Comment 3 Shayne Riley 2016-12-05 15:52:23 UTC
This came about because none of the tasks (or at least it seemed like it) were getting processed. Querying the database directly, we saw that several jobs were executing, but never seemed to get finished. Meanwhile, there were 6000+ jobs that were waiting to run, many that were over a week old.

Unfortunately it's a bit of a mystery as to why it got backed up the way it did. I have a (weak) theory that a few orgs (with many subscriptions and consumers) had refresh pools tasks that clogged up the works, but that's a shot in the dark.

What I ended up doing was canceling those several thousand jobs. Eventually, we reset tomcat so that we could enable some advanced logging on the app and in quartz, and then the queue started getting processed... including the canceled ones. Thankfully they all processed fast enough that the queue emptied in a matter of hours.

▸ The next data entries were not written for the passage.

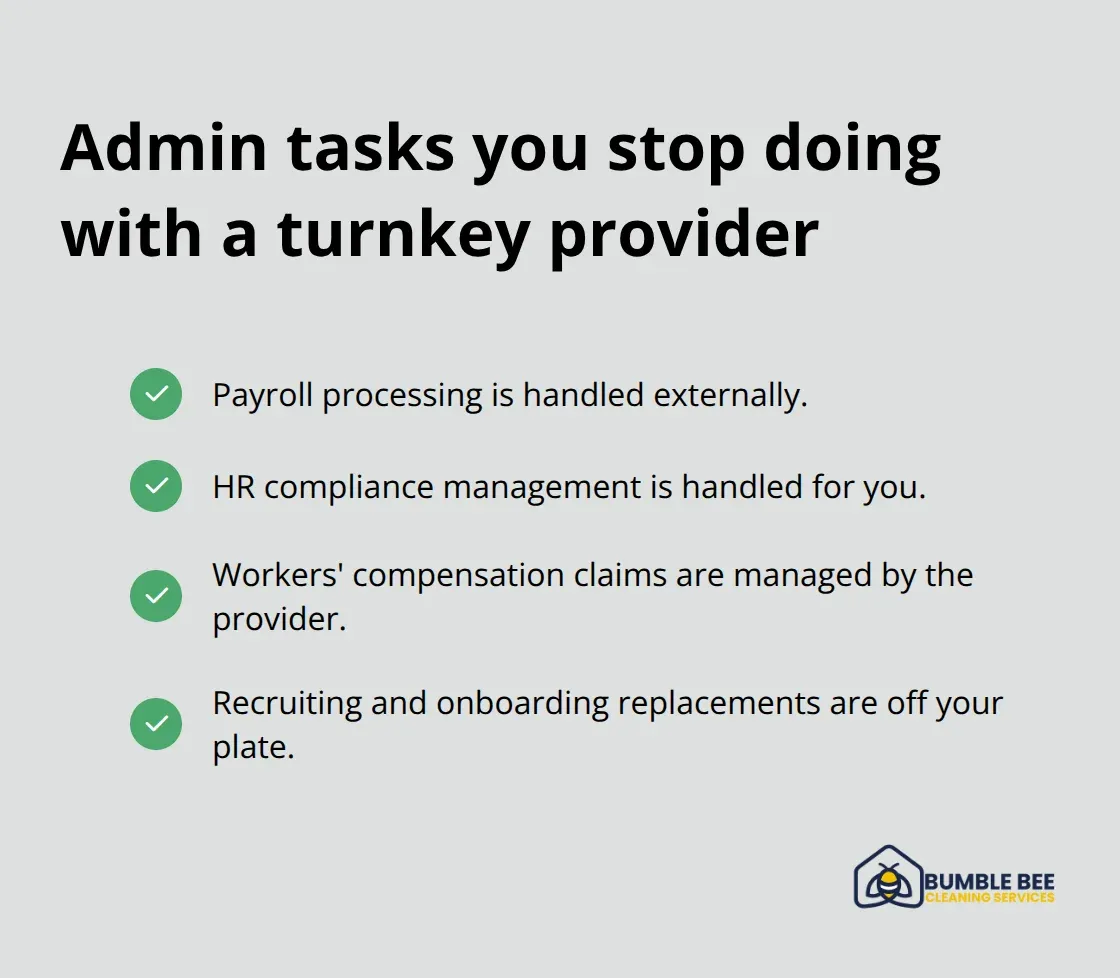 Admin tasks you stop doing with a turnkey provider

Payroll processing is handled externally.

HR compliance management is handled for you.

Workers' compensation claims are managed by the provider.

Recruiting and onboarding replacements are off your plate.

BUMBLE BEE
CLEANING SERVICES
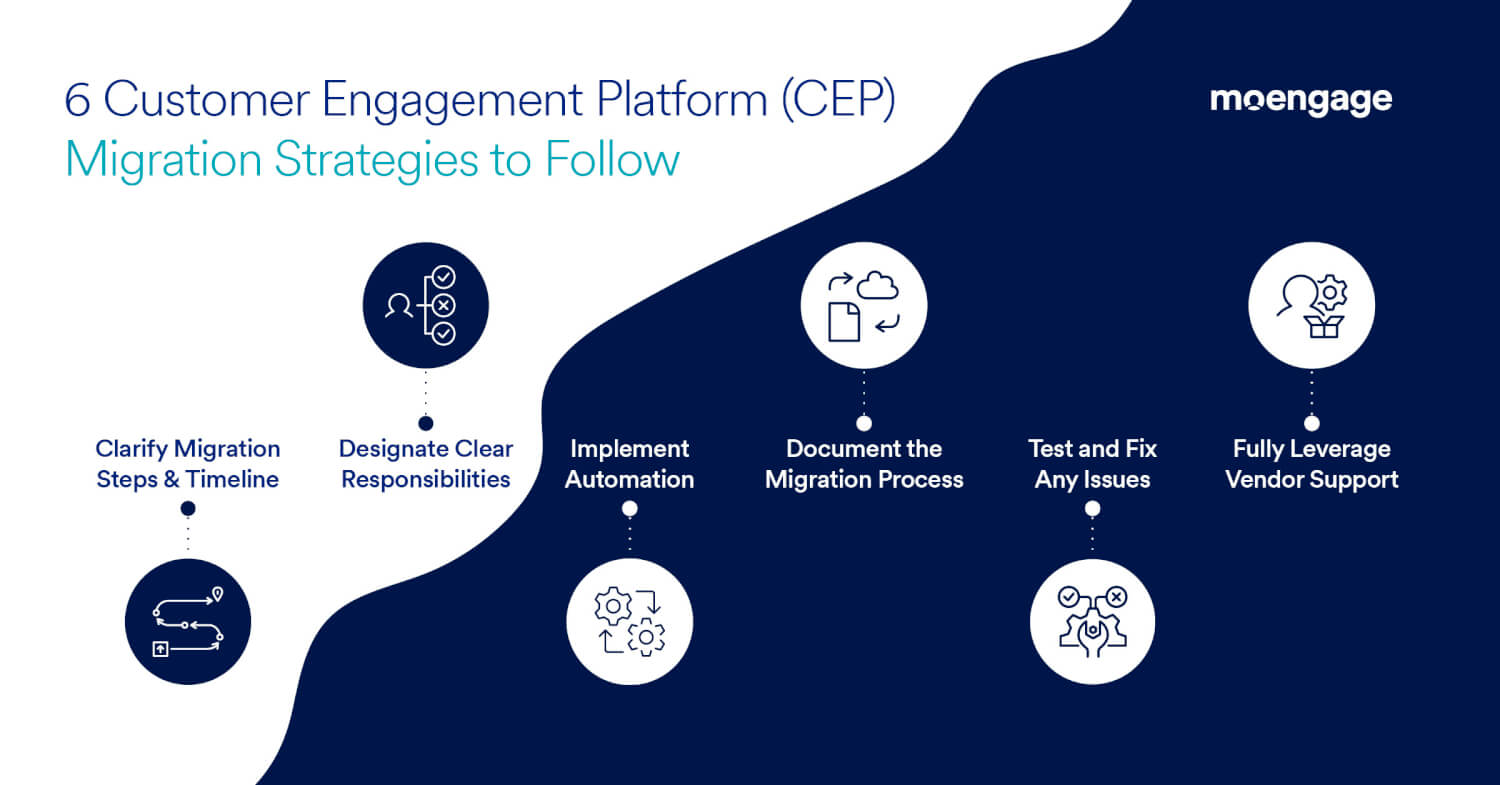 6 Customer Engagement Platform (CEP)
Migration Strategies to Follow

moengage

Clarify Migration Steps & Timeline

Designate Clear Responsibilities

Implement Automation

Document the Migration Process

Test and Fix Any Issues

Fully Leverage Vendor Support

Comment 4 Kevin Howell 2016-12-08 15:23:03 UTC
I'm inclined to close this without a reproducer. With no easy way to reproduce, there's not much we can do here. I am curious though: which environment was this in (if it was a dev environment, I'm less concerned).

Comment 6 Kevin Howell 2016-12-08 16:26:39 UTC
Since this was a non-prod environment, I'm closing for now. Feel free to reopen if you see this again, or if you come up with a reproducer.